La decisión fue adoptada por unanimidad por los tres jueces de la Corte Suprema, Horacio Rosatti, Carlos Rosenkrantz y Ricardo Lorenzetti, quienes rechazaron las apelaciones de la defensa de la ex presidenta, de los otros ocho condenados, y del fiscal Mario Villar, utilizando la fórmula del artículo 280 de Código Procesal Civil y Comercial, en este caso acompañado de los fundamentos de la decisión (280 fundado) dada la trascendencia institucional de la decisión.
La sentencia resuelve: “Rechazar el recurso extraordinario federal interpuesto por la defensa de Cristina Elizabet Fernández de Kirchner. Confirmar la sentencia dictada por el Tribunal Oral en lo Criminal Federal N.º 2, en cuanto condena a la nombrada a seis (6) años de prisión e inhabilitación perpetua para ejercer cargos públicos, como coautora penalmente responsable del delito de administración fraudulenta agravada en perjuicio de la administración pública (arts. 174 inc. 5° y 45 del Código Penal)“.
La Corte resaltó que “el argumento de la defensa basado en la competencia de terceras personas en el asunto —entre ellas, el jefe de gabinete de ministros de la Nación y los restantes funcionarios nacionales y provinciales que intervinieron en los hechos— se desentiende del fundamento desarrollado por los jueces de la causa en torno a la modificación implementada por el decreto 54/2009 y la indisputada competencia y responsabilidad de la encausada en la emisión del mismo”. Además, dijo el fallo, “se omite rebatir las demás circunstancias ponderadas por el a quo respecto de la intervención personal de la recurrente en los hechos, en particular, el beneficio económico obtenido”.
A lo largo de su análisis, los jueces desplegaron los argumentos que había presentado la defensa de Cristina Kirchner contra la sentencia en su contra.
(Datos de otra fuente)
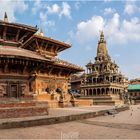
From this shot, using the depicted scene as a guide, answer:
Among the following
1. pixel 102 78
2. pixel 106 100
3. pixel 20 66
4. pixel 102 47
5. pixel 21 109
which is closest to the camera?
pixel 21 109

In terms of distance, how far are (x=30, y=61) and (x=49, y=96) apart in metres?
11.8

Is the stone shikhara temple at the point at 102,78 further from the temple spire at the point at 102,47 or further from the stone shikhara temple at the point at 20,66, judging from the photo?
the stone shikhara temple at the point at 20,66

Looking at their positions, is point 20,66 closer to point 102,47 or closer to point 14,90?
point 14,90

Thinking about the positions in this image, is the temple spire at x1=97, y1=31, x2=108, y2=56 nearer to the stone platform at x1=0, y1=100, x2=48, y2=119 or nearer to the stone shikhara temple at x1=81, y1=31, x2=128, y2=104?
the stone shikhara temple at x1=81, y1=31, x2=128, y2=104

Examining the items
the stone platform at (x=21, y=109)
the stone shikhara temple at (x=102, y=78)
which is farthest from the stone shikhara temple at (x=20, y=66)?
the stone shikhara temple at (x=102, y=78)

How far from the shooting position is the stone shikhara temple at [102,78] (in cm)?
6912

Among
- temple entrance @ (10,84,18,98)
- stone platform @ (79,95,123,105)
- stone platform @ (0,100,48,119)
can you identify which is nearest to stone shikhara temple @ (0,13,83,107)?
temple entrance @ (10,84,18,98)

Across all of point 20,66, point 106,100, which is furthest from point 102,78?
point 20,66

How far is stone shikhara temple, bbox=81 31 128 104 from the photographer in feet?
227

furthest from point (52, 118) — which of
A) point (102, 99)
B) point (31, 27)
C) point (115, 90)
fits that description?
point (115, 90)

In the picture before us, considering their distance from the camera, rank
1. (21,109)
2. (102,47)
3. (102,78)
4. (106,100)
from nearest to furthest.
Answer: (21,109) → (106,100) → (102,78) → (102,47)

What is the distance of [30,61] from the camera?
20.4m

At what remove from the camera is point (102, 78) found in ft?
236

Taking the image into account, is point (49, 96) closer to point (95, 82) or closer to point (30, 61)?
point (30, 61)
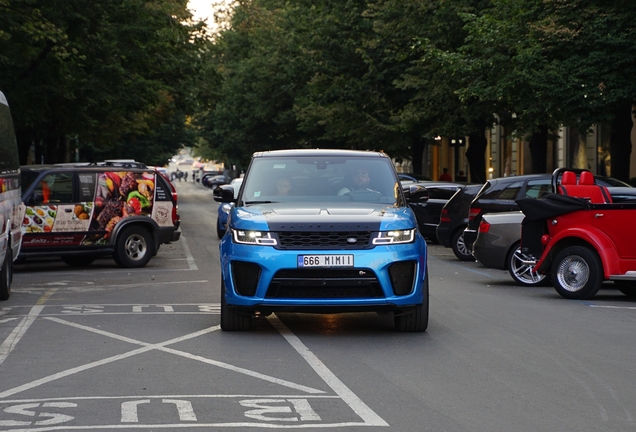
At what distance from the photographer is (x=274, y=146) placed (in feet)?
245

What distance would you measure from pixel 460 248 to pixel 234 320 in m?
12.3

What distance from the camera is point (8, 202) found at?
14.5m

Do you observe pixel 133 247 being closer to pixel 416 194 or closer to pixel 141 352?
pixel 416 194

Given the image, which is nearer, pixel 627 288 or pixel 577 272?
pixel 577 272

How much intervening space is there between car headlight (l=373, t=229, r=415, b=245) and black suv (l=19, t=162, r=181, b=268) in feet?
33.5

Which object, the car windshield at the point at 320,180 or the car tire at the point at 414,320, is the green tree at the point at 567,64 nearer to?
the car windshield at the point at 320,180

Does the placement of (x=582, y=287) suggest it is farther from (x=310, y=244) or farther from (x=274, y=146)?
(x=274, y=146)

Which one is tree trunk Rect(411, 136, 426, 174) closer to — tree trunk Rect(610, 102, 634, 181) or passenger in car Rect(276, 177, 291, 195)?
tree trunk Rect(610, 102, 634, 181)

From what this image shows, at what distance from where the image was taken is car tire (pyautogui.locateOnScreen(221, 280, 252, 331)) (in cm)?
1143

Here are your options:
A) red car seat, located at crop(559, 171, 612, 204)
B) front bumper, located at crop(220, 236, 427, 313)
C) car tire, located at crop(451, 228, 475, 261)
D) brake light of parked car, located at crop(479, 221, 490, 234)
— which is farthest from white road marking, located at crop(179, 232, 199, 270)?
front bumper, located at crop(220, 236, 427, 313)

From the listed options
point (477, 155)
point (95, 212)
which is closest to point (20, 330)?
point (95, 212)

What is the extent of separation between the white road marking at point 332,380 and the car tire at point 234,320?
34cm

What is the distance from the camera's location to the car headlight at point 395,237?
10.9 m

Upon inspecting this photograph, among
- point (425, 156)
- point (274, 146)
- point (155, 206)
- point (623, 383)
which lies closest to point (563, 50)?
point (155, 206)
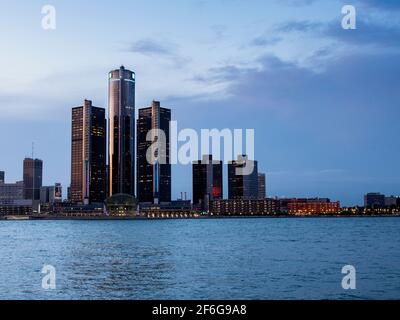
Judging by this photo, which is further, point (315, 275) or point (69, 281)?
point (315, 275)

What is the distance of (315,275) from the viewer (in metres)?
37.5

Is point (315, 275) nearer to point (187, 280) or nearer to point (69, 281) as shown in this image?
point (187, 280)
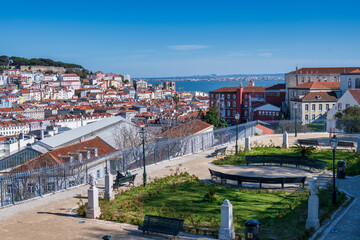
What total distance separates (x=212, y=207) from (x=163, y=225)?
8.33 feet

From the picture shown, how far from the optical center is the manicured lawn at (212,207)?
1034 cm

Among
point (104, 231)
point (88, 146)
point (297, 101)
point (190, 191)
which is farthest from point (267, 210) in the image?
point (297, 101)

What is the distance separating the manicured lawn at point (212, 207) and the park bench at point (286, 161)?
12.0 feet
“La apelante no ha cumplido con el requisito de fundamentación autónoma que requiere que el escrito de interposición del recurso extraordinario contenga un relato prolijo de los hechos de la causa de relevancia principal, que permita vincularlos con las cuestiones que se plantean como de naturaleza federal mediante una crítica concreta y razonada de los argumentos en que se basó la sentencia que se impugna, sin que, incluso, valga a tal efecto una nueva crítica general a las líneas principales de la argumentación del pronunciamiento apelado”, dijeron. También destacaron que “resulta exigible rebatir todos y cada uno de los argumentos en que el juzgador se apoyó para arribar a las conclusiones de que el apelante se agravia”. “No resulta una refutación suficiente, por lo tanto, el solo sostener un criterio interpretativo distinto del seguido en la sentencia recurrida”, se señaló.
“Como consecuencia de lo anterior, y dado que tales deficiencias no pueden ser subsanadas en el recurso de hecho, cuando el recurso extraordinario no cumple con el requisito de fundamentación autónoma, la queja debe ser desestimada”, analizaron.
Pero además los jueces hicieron hincapié en las “diversas falencias” en la presentación de la defensa. Entre ellas, señalaron, que aparecen enumeraciones sobre distintos jueces y fiscales o encuentros con ciertos funcionarios del Poder Ejecutivo “sin indicar ni una sola circunstancia concreta que permita inferir razonablemente que se ha comprometido la imparcialidad de los jueces en este caso concreto”.